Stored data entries
Start of Block
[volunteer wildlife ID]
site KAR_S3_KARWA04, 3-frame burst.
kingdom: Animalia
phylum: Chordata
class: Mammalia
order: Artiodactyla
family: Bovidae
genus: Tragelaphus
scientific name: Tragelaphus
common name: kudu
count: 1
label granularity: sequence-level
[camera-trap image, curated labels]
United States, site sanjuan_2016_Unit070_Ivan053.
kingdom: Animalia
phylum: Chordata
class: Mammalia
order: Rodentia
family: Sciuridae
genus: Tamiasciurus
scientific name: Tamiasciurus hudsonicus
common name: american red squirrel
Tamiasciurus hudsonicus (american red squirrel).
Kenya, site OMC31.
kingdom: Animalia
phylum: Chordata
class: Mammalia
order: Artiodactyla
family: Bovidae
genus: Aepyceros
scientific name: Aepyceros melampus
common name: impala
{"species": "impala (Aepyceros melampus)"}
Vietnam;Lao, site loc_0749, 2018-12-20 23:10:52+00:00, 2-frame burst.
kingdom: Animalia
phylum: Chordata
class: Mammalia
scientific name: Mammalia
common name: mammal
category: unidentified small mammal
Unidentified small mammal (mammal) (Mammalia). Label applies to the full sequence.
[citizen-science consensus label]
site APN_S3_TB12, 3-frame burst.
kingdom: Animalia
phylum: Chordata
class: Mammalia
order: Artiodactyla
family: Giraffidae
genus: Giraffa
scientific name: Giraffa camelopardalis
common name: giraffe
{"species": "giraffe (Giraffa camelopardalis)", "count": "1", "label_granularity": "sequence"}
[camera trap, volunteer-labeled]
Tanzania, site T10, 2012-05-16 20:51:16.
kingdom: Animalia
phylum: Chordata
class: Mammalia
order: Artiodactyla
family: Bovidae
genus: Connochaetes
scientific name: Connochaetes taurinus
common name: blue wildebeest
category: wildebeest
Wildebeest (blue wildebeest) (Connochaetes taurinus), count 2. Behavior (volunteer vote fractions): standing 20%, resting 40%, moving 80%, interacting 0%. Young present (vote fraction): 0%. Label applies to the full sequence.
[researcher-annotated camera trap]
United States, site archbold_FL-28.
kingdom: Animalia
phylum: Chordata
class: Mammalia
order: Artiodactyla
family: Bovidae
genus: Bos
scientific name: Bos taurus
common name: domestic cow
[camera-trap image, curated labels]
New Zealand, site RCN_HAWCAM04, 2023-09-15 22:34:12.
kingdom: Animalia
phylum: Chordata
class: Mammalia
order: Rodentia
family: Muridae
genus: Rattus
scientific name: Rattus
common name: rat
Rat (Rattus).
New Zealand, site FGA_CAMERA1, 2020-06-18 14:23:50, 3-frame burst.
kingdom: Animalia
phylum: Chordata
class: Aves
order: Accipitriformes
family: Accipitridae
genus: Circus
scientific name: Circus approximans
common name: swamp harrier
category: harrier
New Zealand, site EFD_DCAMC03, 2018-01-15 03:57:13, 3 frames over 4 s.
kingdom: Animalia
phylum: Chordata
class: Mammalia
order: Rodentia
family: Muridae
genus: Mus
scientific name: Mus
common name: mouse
End of Block
Exercise prompt: Please show every line of the records that holds the word "giraffe".

Solution to the exercise:
common name: giraffe
{"species": "giraffe (Giraffa camelopardalis)", "count": "1", "label_granularity": "sequence"}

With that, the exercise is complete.